Title: You know what I hate?
Posted: August 15, 2009 (11:13 AM)
When TV shows feel the need to caption English accents, even when they're perfectly comprehensible.
Seriously. They're speaking the same language. They aren't that hard to understand. Grow some ears, people. What the hell.
I don't know. Maybe people in this country are just stupid or something. I mean really. Unless they're speaking some British dialectical equivalent to ghetto-speak, there's seriously no reason for subtitles.
But who knows. I suppose it's possible that some people have spent their entire lives here without ever hearing an English accent before, but in this day and age, I don't see how that's really possible unless you live under a rock.
What's wrong with this country? Good lord.
Posted: August 15, 2009 (11:21 AM)
Well that tells you exactly what US TV show bosses think of their audience!
Posted: August 15, 2009 (12:00 PM)
There's probably a really good explanation, WQ. I've never seen a show do what you're describing, but stop to think about it for a second: the stupid Americans that you're supposing this would be meant to appease are too stupid to bother reading subtitles. They either never learned to read fast enough or they go to a movie specifically to avoid reading. It's pretty safe to assume that the subtitles are for a different audience. One possibility? Someone thought that the hearing-impaired might have trouble picking up the dialect. This is all assuming that you didn't accidentally press the 'CC' button on your remote, of course. ;-)

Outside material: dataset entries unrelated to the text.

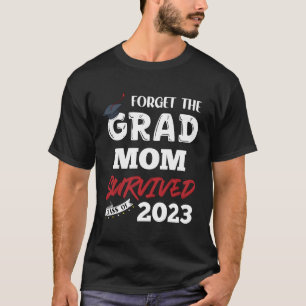 Glöm Grad Mamma Överlevt högre klass 2023 T Shirt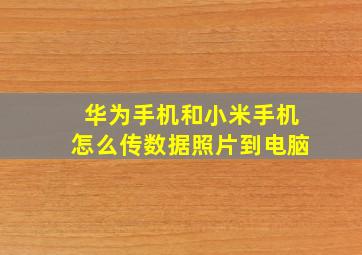 华为手机和小米手机怎么传数据照片到电脑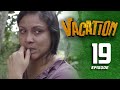 Vacation | Episode 19 - (2023-05-14) 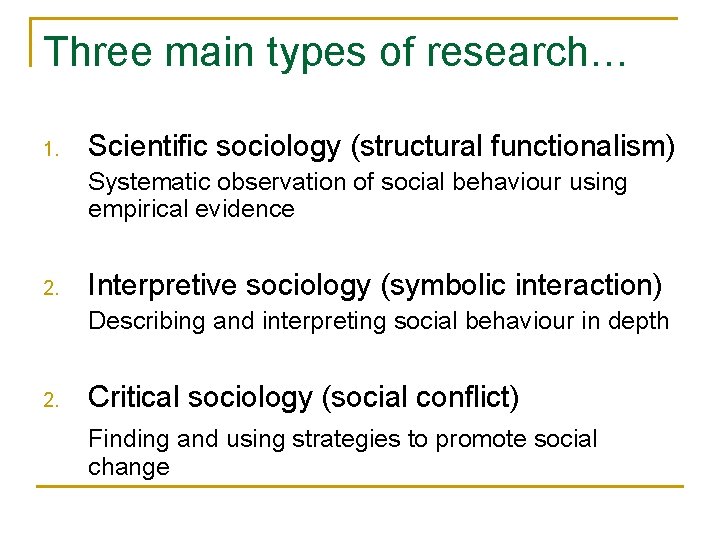 Three main types of research… 1. Scientific sociology (structural functionalism) Systematic observation of social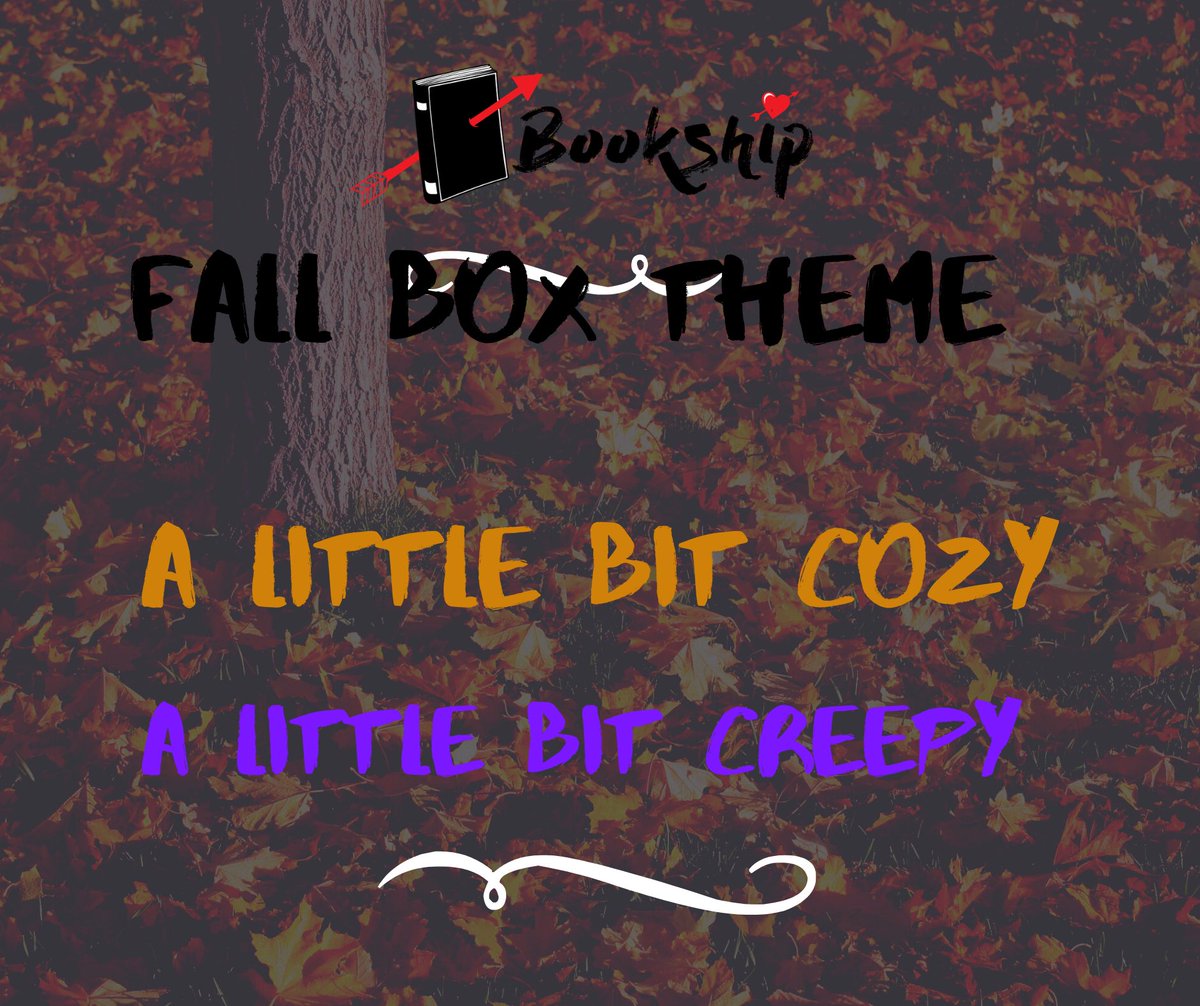 BookshipBox's tweet photo. Our Fall Box theme is: A little bit cozy, a little bit creepy... and we can’t wait! #reading #amreading #yalit #books https://t.co/xlu7RqhZcN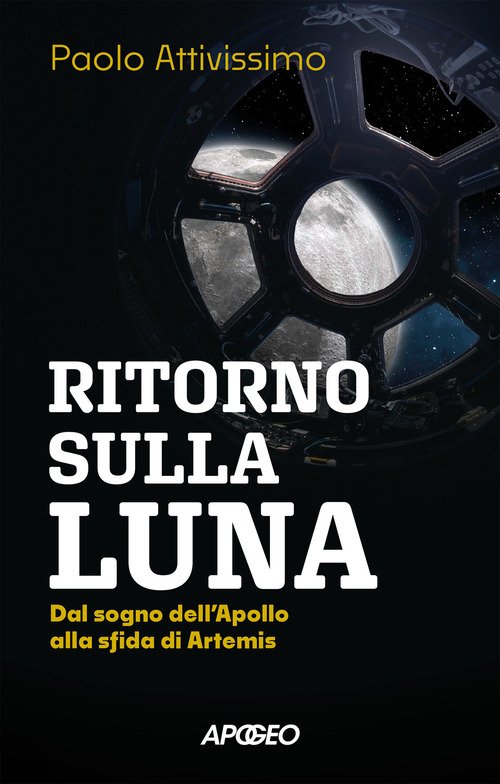 Ritorno sulla luna. Dal sogno dell'Apollo alla sfida di Artemis
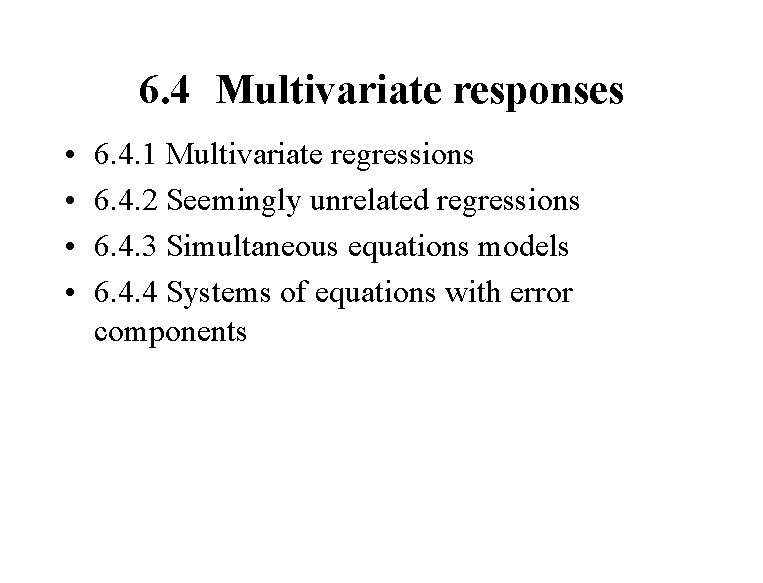 6. 4 Multivariate responses • • 6. 4. 1 Multivariate regressions 6. 4. 2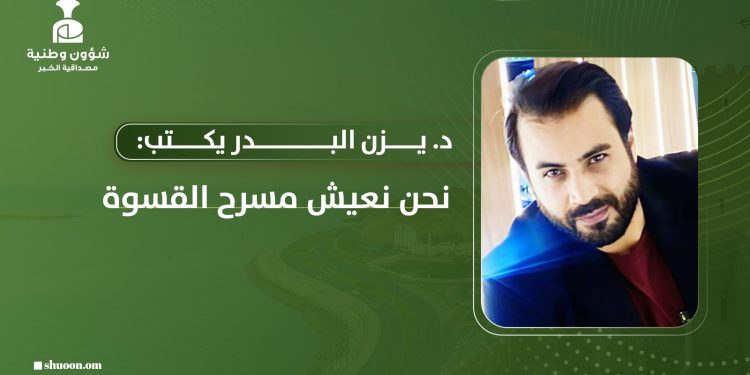 د. يزن البدر يكتب: نحن نعيش مسرح القسوة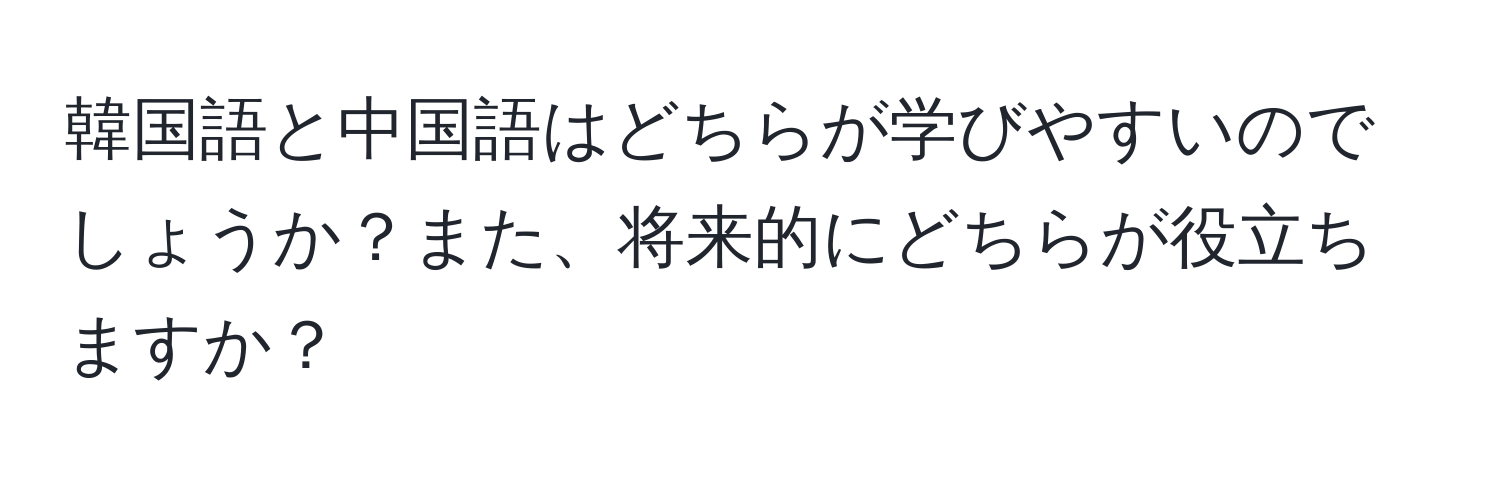 韓国語と中国語はどちらが学びやすいのでしょうか？また、将来的にどちらが役立ちますか？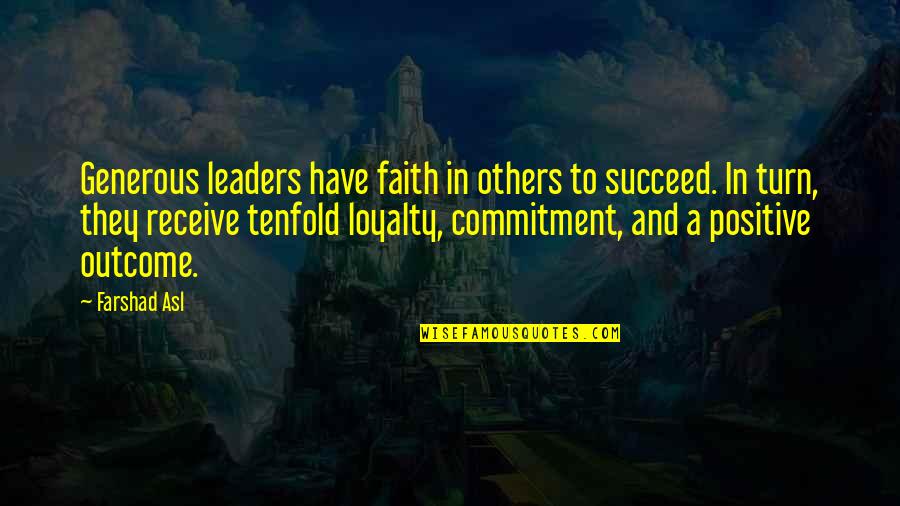 The Tenfold Quotes By Farshad Asl: Generous leaders have faith in others to succeed. The Tenfold Quotes By Farshad Asl: Generous leaders have faith in others to succeed.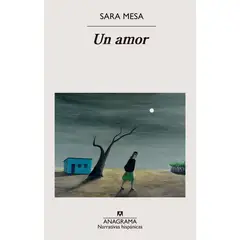 ANAGRAMA - Un Amor - Autor(a): Sara Mesa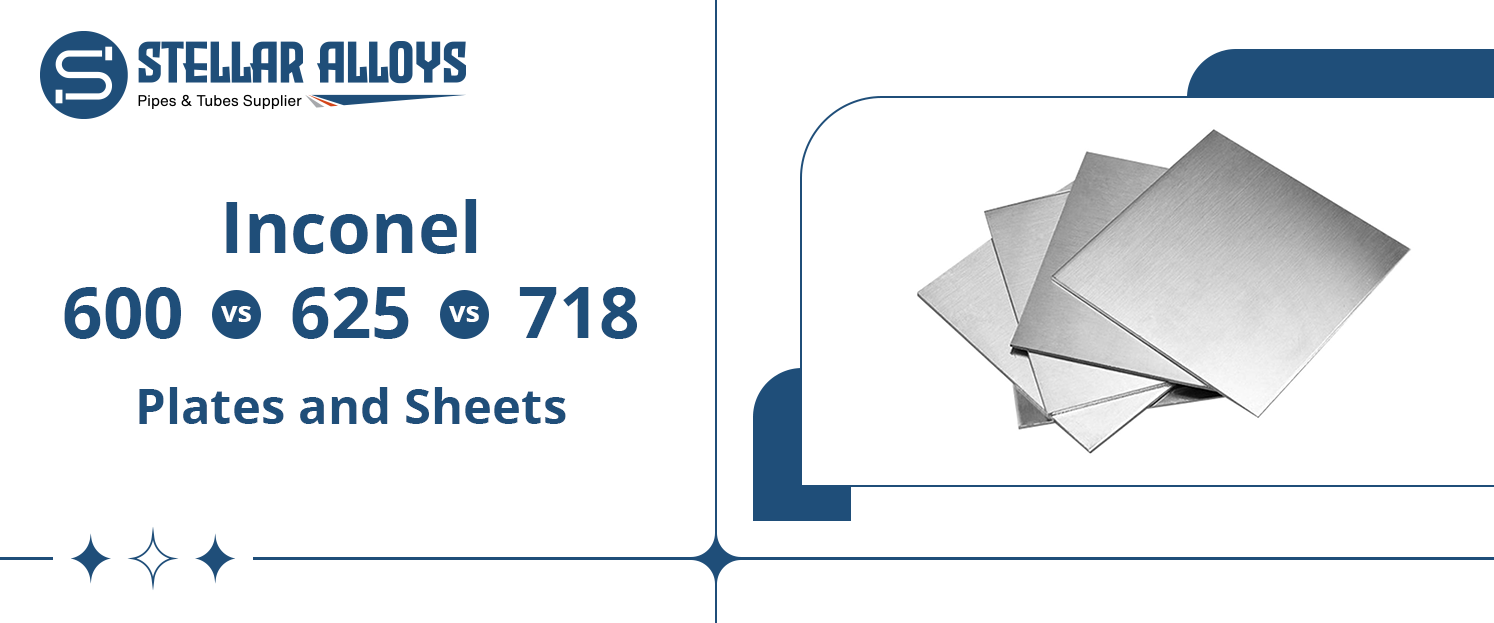 Inconel 600 vs 625 vs 718 Plates and Sheets – Complete Comparison Guide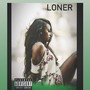 Loner (feat. ShahKeem) [Explicit]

Posted: August 15, 2009 (12:38 PM)
Hey WQ, next time you type something in a blog post, make it so we can understand what the hell you're saying. Your pidgin English is really hard to comprehend.
Posted: August 15, 2009 (03:06 PM)
I actually enjoy captions on DVDs etc even when I know most of the words. For instance, I can catch 95% of what is on A Bit of Fry and Laurie. But the 5% I'm missing is sometimes quite funny and I'm glad the captions are there.
Also, I sometimes am looking at the background and miss the words even with regular old American English. It's nice to have this option with DVDs and stuff. I don't know if you can turn it on/off with newfangled TV's. I don't have one of those. But I think it'd be a nice safety valve.
Posted: August 15, 2009 (04:30 PM)
Yes, there are a lot of stupid people in this country. I deal with them on a daily basis.
Most of the cutomers I deal with are pretty cool and reasonably, but there are always those people who completely lack common sense and are always quick to blame others for their own mistakes.
Posted: August 17, 2009 (11:51 PM)
Frequently done in Dutch with something as straightforward as a very slight Flemish accent. While dialects exists in far reaches of the Netherlands that are hard to follow for an outsider, Flemish is dead easy with only a slightly different intonation and the very occasional odd choice of wording (odd to a Dutchman that is). I guess they take a rather safe than sorry approach on subtitling.
Which brings me to another: on an English movie, particularly a complex one, I do still like my subtitles - I can understand what's being said otherwise, but if things move fast I might not keep up. Or when an actor is soft spoken or dramatic music plays during the scene, I end up missing some words.
Now in these cases I prefer English subtitles to Dutch ones, which after all involve a translation (and I get hung up on it when a translation feels slightly off to me, and I'm thinking about that instead of following the rest of the scene). The only problem with English subtitles on an English DVD is that they are usually one and the same as the subtitles for the hearing impaired, so every sound effect is transcribed too.
I really, really have to try hard not to get hung up on THAT. It's so easy to laugh at it and then stop taking the movie seriously.